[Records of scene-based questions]
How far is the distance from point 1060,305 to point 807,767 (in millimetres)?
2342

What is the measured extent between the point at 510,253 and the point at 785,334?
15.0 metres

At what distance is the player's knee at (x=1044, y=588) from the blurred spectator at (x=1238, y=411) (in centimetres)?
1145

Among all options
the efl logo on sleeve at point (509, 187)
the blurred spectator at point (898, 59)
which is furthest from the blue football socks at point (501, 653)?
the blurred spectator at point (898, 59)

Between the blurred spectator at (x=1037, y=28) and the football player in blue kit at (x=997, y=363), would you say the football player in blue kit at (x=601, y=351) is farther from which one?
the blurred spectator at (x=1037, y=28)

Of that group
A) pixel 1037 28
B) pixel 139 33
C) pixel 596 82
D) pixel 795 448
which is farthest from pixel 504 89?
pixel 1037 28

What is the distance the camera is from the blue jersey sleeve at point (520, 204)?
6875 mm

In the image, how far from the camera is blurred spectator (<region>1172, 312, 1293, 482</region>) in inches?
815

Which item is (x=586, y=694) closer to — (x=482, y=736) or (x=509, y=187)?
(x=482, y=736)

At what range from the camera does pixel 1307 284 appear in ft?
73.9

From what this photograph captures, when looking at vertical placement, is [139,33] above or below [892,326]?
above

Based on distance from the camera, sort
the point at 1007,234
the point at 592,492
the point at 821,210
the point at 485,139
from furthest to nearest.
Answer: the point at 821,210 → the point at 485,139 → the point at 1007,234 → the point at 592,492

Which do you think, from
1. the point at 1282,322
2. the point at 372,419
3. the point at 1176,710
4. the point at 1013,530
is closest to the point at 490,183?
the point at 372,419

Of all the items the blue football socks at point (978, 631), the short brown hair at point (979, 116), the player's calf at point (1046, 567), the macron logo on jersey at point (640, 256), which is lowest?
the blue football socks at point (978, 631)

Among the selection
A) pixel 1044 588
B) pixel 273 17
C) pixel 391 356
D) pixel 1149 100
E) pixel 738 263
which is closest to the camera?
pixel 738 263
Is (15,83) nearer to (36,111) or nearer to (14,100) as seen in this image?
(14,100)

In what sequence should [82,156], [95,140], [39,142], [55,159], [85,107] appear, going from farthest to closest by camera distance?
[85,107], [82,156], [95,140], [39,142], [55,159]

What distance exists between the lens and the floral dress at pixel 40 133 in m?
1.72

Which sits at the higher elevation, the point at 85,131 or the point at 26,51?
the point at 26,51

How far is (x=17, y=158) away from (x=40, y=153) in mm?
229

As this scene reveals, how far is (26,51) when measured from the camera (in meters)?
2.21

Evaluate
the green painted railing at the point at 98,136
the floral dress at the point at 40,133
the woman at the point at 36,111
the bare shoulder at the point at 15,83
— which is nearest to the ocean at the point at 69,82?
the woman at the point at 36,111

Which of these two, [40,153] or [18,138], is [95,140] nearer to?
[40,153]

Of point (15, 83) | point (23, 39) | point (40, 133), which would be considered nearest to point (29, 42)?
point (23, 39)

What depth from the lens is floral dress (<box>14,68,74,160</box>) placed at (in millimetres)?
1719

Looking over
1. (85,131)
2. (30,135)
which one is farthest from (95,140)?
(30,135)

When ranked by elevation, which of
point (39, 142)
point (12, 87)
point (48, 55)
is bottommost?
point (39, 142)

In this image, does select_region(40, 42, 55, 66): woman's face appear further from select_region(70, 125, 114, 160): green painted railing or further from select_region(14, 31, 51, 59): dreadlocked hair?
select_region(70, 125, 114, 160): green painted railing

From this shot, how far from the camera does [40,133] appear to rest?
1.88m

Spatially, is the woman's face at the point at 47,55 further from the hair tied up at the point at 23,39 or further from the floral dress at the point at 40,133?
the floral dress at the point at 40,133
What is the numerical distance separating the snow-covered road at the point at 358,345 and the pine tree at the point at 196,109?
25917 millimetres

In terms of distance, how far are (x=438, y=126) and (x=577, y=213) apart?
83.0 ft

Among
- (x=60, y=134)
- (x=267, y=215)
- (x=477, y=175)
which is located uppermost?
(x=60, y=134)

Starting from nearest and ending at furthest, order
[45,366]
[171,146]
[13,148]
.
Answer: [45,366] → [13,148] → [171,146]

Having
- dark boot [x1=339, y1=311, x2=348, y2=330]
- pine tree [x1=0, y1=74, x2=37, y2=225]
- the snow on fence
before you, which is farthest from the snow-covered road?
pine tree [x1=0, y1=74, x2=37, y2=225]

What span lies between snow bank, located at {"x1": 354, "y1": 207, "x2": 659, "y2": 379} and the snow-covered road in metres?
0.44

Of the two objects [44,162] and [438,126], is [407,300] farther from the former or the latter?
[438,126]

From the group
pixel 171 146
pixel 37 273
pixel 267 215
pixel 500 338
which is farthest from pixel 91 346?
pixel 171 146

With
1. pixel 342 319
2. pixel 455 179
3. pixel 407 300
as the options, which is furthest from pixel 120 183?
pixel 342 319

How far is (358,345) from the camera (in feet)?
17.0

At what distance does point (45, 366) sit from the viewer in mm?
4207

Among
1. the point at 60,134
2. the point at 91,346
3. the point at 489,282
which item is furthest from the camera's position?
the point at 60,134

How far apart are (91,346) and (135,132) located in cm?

■ WHAT YOU HAVE TO DO: Reproduce every one of the entries above, substituting "most distant" for each occurrence of "furthest" and leaving everything else unchanged.

■ RESPONSE TO THIS EXERCISE:
How far is the distance from point 1060,305 to point 807,767 (in millimetres)?
2342

What is the measured extent between the point at 510,253 and the point at 785,334?
15.0 metres

At what distance is the player's knee at (x=1044, y=588) from the blurred spectator at (x=1238, y=411) (in centimetres)?
1145

Among all options
the efl logo on sleeve at point (509, 187)
the blurred spectator at point (898, 59)
which is most distant from the blue football socks at point (501, 653)?
the blurred spectator at point (898, 59)

Between the blurred spectator at (x=1037, y=28) and the football player in blue kit at (x=997, y=363), would you say the football player in blue kit at (x=601, y=351) is farther from which one?
the blurred spectator at (x=1037, y=28)

Of that group
A) pixel 1037 28
B) pixel 139 33
C) pixel 596 82
D) pixel 795 448
which is farthest from pixel 504 89?
pixel 1037 28

What is the distance the camera is from the blue jersey sleeve at point (520, 204)?
6875 mm

In the image, how far from the camera is blurred spectator (<region>1172, 312, 1293, 482</region>) in inches?
815

Which item is (x=586, y=694) closer to — (x=482, y=736) or (x=509, y=187)?
(x=482, y=736)

At what range from the camera does pixel 1307 284 appear in ft?
73.9

From what this photograph captures, when looking at vertical placement, is [139,33] above or below [892,326]?
above

Based on distance from the camera, sort
the point at 1007,234
the point at 592,492
the point at 821,210
the point at 485,139
from most distant to nearest.
Answer: the point at 821,210 → the point at 485,139 → the point at 1007,234 → the point at 592,492

Which do you think, from
1. the point at 1282,322
2. the point at 372,419
3. the point at 1176,710
4. the point at 1013,530
is closest to the point at 490,183?
the point at 372,419

Of all the items the blue football socks at point (978, 631), the short brown hair at point (979, 116), the player's calf at point (1046, 567), the macron logo on jersey at point (640, 256), which is lowest?
the blue football socks at point (978, 631)

Among the selection
A) pixel 1044 588
B) pixel 273 17
C) pixel 391 356
D) pixel 1149 100
E) pixel 738 263
which is closest to the camera?
pixel 738 263
Is (15,83) nearer to (36,111) or nearer to (14,100) as seen in this image?
(14,100)

In what sequence should [82,156], [95,140], [39,142], [55,159], [85,107] appear, going from farthest to closest by camera distance?
[85,107], [82,156], [95,140], [39,142], [55,159]

What distance exists between the lens and the floral dress at pixel 40 133 in m?
1.72

Which sits at the higher elevation, the point at 85,131 or the point at 26,51?
the point at 26,51

How far is (x=17, y=158) away from (x=40, y=153) in mm?
229

As this scene reveals, how far is (26,51) when measured from the camera (in meters)?
2.21

Evaluate
the green painted railing at the point at 98,136
the floral dress at the point at 40,133
the woman at the point at 36,111
the bare shoulder at the point at 15,83
— which is nearest to the ocean at the point at 69,82?
the woman at the point at 36,111

Which of these two, [40,153] or [18,138], is [95,140] nearer to?
[40,153]

Of point (15, 83) | point (23, 39) | point (40, 133), which would be considered nearest to point (29, 42)?
point (23, 39)

What depth from the lens is floral dress (<box>14,68,74,160</box>) placed at (in millimetres)?
1719

Looking over
1. (85,131)
2. (30,135)
which one is farthest from (95,140)?
(30,135)

When ranked by elevation, which of
point (39, 142)
point (12, 87)
point (48, 55)
is bottommost?
point (39, 142)

In this image, does select_region(40, 42, 55, 66): woman's face appear further from select_region(70, 125, 114, 160): green painted railing or further from select_region(14, 31, 51, 59): dreadlocked hair?
select_region(70, 125, 114, 160): green painted railing

From this shot, how far from the camera does [40,133] appear to rest?
1.88m

Spatially, is the woman's face at the point at 47,55 further from the hair tied up at the point at 23,39 or further from the floral dress at the point at 40,133?
the floral dress at the point at 40,133
What is the numerical distance separating the snow-covered road at the point at 358,345 and the pine tree at the point at 196,109?
25917 millimetres

In terms of distance, how far are (x=438, y=126) and (x=577, y=213) apart?
83.0 ft

Among
- (x=60, y=134)
- (x=267, y=215)
- (x=477, y=175)
which is located uppermost?
(x=60, y=134)

Starting from nearest and ending at most distant, order
[45,366]
[171,146]
[13,148]
.
Answer: [45,366] → [13,148] → [171,146]

Having
- dark boot [x1=339, y1=311, x2=348, y2=330]
- pine tree [x1=0, y1=74, x2=37, y2=225]
- the snow on fence
before you, which is farthest from the snow-covered road?
pine tree [x1=0, y1=74, x2=37, y2=225]

What span lies between snow bank, located at {"x1": 354, "y1": 207, "x2": 659, "y2": 379} and the snow-covered road in metres?
0.44

Of the two objects [44,162] and [438,126], is [407,300] farther from the former or the latter?
[438,126]

From the group
pixel 171 146
pixel 37 273
pixel 267 215
pixel 500 338
which is farthest from pixel 91 346?
pixel 171 146

With
1. pixel 342 319
2. pixel 455 179
3. pixel 407 300
as the options, which is most distant from pixel 120 183?
pixel 342 319

How far is (358,345) from the camera (in feet)?
17.0

At what distance does point (45, 366) sit from the viewer in mm?
4207

Among
1. the point at 60,134
2. the point at 91,346
3. the point at 489,282
which item is most distant from the camera's position?
the point at 60,134

How far apart are (91,346) and (135,132) located in cm?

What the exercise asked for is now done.